Sunday, November 11, 2007

A Train Too Far

SARAJEVO: Another day, another post. Hopefully I'll finish this one. We started the day in Mostar and then hopped onto a train at 7:50. The train station in Mostar is perhaps the most dilapidated I have ever seen. Only three or four trains pass through it every day. When we emerged on the wrong platform a station offical directed us to the correct one. When we tried to walk back down the stairs the correct way he dismissed us with: "Just walk across the tracks, it's okay." I mean this train station is so useless that, in a town that was so utterly devastated by the Balkan conflicts neither the Serbs, Croats or Muslims saw any point in blowing it up.

The train itself comes highly recommended in the LP. It starts out winding along beside an emerald river, dramatic, semi-barren hills threatening to dwarf it on either side. Every so often you pass a mixture of semi-rustic houses, abandoned cars, bombed out buildings and entire abandoned towns that really give some meaning to the term ethnic cleansing.

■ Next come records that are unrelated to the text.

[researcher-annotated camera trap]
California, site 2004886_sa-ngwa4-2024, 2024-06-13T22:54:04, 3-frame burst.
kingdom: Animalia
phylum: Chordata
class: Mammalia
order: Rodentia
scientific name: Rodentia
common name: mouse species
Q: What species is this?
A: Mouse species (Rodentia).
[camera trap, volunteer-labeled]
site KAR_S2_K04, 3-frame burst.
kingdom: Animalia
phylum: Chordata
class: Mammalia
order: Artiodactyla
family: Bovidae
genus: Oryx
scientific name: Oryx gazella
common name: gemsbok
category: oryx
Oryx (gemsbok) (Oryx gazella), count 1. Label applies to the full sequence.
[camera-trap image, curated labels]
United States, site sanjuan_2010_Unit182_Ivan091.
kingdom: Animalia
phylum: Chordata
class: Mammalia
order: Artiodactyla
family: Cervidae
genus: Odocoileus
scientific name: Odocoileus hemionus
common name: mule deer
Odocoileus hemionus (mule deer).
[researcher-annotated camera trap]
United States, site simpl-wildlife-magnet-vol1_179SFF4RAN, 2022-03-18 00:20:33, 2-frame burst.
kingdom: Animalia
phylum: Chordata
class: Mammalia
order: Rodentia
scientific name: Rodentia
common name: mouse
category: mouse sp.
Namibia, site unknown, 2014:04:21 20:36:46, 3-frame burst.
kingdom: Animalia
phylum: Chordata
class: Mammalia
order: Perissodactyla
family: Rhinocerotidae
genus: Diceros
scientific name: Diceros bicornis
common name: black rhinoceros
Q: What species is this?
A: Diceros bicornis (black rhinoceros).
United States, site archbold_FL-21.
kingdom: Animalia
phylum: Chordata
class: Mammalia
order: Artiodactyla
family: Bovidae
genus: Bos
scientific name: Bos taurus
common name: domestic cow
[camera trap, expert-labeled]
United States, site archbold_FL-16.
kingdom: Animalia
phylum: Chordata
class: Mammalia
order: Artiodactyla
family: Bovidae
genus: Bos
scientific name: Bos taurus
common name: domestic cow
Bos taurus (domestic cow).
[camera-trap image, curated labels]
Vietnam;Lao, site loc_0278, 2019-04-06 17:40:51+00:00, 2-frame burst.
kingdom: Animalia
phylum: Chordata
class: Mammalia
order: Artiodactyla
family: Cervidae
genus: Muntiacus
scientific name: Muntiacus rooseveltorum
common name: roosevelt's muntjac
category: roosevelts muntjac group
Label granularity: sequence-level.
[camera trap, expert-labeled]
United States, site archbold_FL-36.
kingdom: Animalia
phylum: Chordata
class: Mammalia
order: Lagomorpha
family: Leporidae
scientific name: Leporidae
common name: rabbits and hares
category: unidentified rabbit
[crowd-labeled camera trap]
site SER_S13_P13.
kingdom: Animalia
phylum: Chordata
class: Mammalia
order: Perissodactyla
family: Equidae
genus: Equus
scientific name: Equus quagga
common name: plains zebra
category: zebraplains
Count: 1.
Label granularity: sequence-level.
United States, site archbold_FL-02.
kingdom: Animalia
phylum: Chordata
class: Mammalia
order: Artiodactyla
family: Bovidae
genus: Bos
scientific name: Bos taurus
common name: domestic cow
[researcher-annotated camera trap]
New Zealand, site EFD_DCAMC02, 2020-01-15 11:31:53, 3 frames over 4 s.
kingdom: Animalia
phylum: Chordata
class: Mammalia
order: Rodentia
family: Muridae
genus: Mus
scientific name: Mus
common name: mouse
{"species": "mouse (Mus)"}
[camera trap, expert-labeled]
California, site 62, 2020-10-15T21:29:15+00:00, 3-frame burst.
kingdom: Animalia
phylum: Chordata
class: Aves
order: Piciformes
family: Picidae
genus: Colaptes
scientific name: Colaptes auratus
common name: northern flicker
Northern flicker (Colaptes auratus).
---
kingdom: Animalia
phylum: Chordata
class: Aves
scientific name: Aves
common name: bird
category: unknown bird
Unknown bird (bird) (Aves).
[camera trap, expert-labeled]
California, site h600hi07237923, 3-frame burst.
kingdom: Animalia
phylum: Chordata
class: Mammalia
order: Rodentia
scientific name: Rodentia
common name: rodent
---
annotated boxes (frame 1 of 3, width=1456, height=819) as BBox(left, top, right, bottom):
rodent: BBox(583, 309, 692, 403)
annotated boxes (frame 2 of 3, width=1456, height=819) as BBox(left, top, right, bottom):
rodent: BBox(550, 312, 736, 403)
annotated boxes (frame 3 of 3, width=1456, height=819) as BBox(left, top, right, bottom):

Rising towards the snow capped mountains in the distance, the train then winds it way up, around and through various mountains towards the capital. The villages grow ever more rural while occasionally the train thunders across a viaduct and all the ground seems to disappear from beneath you. Farmers tend to their work, while various animals graze in their fields. We even saw a cow skinned, trussed up and being gutted by a group of men in a field. The whole thing seems like an impoverished Switzerland. (Not that I've ever visited!)

Finally a vast, impromptu second hand car market, various abandoned factories and the endless procession of bullet marked buildings and bombed in rooves signals your arrival in Sarajevo. And after all that, the train station is almost as bad as the one in Mostar.